Please list every variable name that the default risk modeling post below defines.

§ **Supplied text**:
==============================

09 August 2013

Default Risk Modeling: Little Experiment (Part 2: Modeling – Start)

In Part 1 of this series I started a little experiment of modeling U.S. corporate default rates with the discussion of various default risk indicators and what economic sense they make; read it first if you haven’t done so yet. This time I’m going to start with the modeling. Who am I kidding? It will not possibly be a serious statistical model as I only use 22 data points (years 1991-2012). Still, there are some interesting insights for the time being.

(Warning: this piece is not for those who hate subjects like math, statistics and econometrics. Yet if you want to be in finance, better get at least a basic understanding of those.)


The variables in the following tables and graphs are named as follows:
  • DF – result variable, i.e. the U.S. corporate default rate that we are aiming to model;
  • DF_t.1 – the U.S. corporate default rate a year before; time-lagged result variable as a potential predictor of the future; explanatory variable;
  • Credit_standards_t.1_4Q – change in credit standards for the large and middle-market firms during the past three months as reported by the banks most recently before the start of the modeled year (for modeling purposes: in December of the last year); explanatory variable;
  • Real_GDP_growth_Forecast – GDP forecast for the modeled year; explanatory variable;
  • VIX_t.1_Dec – fear index VIX representing market's expectation of stock market volatility, data as of last month before the start of the modeled year (for modeling purposes: in December of the last year); explanatory variable;
  • Corp_Bond_Spread_10y_t.1_Dec – corporate bond spread (Moody’s yield on seasoned corporate bonds – all industries, Baa minus Market yield on U.S. Treasury securities at 10-year constant maturity) in the last month before the start of the modeled year (for modeling purposes: in December of the last year); explanatory variable;
  • PMI_t.1_Dec – Purchasing Managers’ Index (PMI) for the U.S. in the last month before the start of the modeled year (for modeling purposes: in December of the last year).
I’ll consider all of the selected explanatory variables for the inclusion in the model, but sure: not all of them will end up there. Importantly: note that for forecasting the default rates for the coming year, we can only use the data and information that we have at hand today; thus, all explanatory variables include a proper time lag.

Criteria for the model

We want our model:
  • To have reasonable predictive power, i.e. even if simplification of the reality, a model should provide us more valuable information than a naïve assumption such as default rates remaining constant at long-term average level.
  • To be as simple as possible (but not simpler). Often complex models are assumed to perform better; however at the end a model should be understandable also for business users. At the same time we’d need to include all the important information for making reasonable predictions.

==============================

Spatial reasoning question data
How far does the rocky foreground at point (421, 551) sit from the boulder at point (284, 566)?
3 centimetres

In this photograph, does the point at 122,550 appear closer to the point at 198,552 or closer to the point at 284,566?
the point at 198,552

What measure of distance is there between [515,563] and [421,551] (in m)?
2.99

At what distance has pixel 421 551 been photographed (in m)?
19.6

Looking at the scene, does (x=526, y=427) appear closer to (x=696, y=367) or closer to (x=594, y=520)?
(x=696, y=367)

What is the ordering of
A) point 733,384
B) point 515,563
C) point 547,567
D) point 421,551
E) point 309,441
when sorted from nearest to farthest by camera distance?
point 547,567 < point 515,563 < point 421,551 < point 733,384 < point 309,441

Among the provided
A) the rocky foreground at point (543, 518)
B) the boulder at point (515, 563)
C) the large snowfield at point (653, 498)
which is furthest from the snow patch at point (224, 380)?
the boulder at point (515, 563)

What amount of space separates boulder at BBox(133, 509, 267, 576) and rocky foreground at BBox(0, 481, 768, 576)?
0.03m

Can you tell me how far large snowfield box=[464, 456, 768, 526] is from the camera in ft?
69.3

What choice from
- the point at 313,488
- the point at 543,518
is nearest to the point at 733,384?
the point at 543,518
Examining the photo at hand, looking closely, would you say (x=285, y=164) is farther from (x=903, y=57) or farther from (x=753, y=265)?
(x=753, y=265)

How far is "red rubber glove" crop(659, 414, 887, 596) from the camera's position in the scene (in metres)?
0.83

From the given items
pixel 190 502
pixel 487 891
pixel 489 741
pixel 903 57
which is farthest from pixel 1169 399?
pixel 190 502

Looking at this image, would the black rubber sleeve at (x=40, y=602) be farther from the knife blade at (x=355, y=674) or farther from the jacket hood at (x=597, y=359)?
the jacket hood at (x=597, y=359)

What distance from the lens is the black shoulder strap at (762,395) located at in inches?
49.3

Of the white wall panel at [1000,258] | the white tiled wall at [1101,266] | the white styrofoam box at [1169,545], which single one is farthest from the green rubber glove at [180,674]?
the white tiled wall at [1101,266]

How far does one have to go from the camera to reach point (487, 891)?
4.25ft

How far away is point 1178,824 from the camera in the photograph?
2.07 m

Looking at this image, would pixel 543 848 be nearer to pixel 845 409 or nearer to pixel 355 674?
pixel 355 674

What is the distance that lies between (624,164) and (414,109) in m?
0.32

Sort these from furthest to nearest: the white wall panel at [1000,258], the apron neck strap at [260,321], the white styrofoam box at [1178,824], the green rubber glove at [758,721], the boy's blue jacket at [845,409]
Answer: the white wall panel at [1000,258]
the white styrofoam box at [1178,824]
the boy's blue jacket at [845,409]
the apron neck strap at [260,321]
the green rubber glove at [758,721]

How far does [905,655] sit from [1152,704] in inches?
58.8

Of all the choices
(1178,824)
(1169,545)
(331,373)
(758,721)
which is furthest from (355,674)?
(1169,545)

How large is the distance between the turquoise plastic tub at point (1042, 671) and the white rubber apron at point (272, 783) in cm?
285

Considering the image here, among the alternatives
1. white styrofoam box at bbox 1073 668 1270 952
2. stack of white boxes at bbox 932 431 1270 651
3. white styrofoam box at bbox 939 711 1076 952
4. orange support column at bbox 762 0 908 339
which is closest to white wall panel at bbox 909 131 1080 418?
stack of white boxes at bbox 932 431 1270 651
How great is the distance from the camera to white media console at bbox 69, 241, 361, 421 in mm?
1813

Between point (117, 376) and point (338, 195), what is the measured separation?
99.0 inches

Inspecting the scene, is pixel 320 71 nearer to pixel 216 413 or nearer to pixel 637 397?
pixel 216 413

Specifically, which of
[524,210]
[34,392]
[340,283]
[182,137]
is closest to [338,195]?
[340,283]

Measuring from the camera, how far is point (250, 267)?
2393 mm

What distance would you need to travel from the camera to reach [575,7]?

==============================

§ **Finished task**:
- DF
- DF_t.1
- Credit_standards_t.1_4Q
- Real_GDP_growth_Forecast
- VIX_t.1_Dec
- Corp_Bond_Spread_10y_t.1_Dec
- PMI_t.1_Dec